» Dataset excerpts

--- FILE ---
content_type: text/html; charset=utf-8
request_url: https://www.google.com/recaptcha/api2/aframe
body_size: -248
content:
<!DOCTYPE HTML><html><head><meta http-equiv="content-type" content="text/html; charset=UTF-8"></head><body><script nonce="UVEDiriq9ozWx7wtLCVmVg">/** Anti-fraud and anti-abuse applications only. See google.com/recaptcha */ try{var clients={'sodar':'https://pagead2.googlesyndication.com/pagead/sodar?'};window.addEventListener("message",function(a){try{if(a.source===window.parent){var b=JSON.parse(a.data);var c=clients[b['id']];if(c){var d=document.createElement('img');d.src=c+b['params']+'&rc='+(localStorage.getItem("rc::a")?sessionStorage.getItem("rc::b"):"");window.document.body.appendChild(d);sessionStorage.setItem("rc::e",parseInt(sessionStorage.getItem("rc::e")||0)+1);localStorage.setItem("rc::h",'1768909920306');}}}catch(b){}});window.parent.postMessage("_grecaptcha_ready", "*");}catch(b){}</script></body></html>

» Work item
Would you print each line of the material exactly?

» Answer to the exercise
--- FILE ---
content_type: text/html; charset=utf-8
request_url: https://www.google.com/recaptcha/api2/aframe
body_size: -248
content:
<!DOCTYPE HTML><html><head><meta http-equiv="content-type" content="text/html; charset=UTF-8"></head><body><script nonce="UVEDiriq9ozWx7wtLCVmVg">/** Anti-fraud and anti-abuse applications only. See google.com/recaptcha */ try{var clients={'sodar':'https://pagead2.googlesyndication.com/pagead/sodar?'};window.addEventListener("message",function(a){try{if(a.source===window.parent){var b=JSON.parse(a.data);var c=clients[b['id']];if(c){var d=document.createElement('img');d.src=c+b['params']+'&rc='+(localStorage.getItem("rc::a")?sessionStorage.getItem("rc::b"):"");window.document.body.appendChild(d);sessionStorage.setItem("rc::e",parseInt(sessionStorage.getItem("rc::e")||0)+1);localStorage.setItem("rc::h",'1768909920306');}}}catch(b){}});window.parent.postMessage("_grecaptcha_ready", "*");}catch(b){}</script></body></html>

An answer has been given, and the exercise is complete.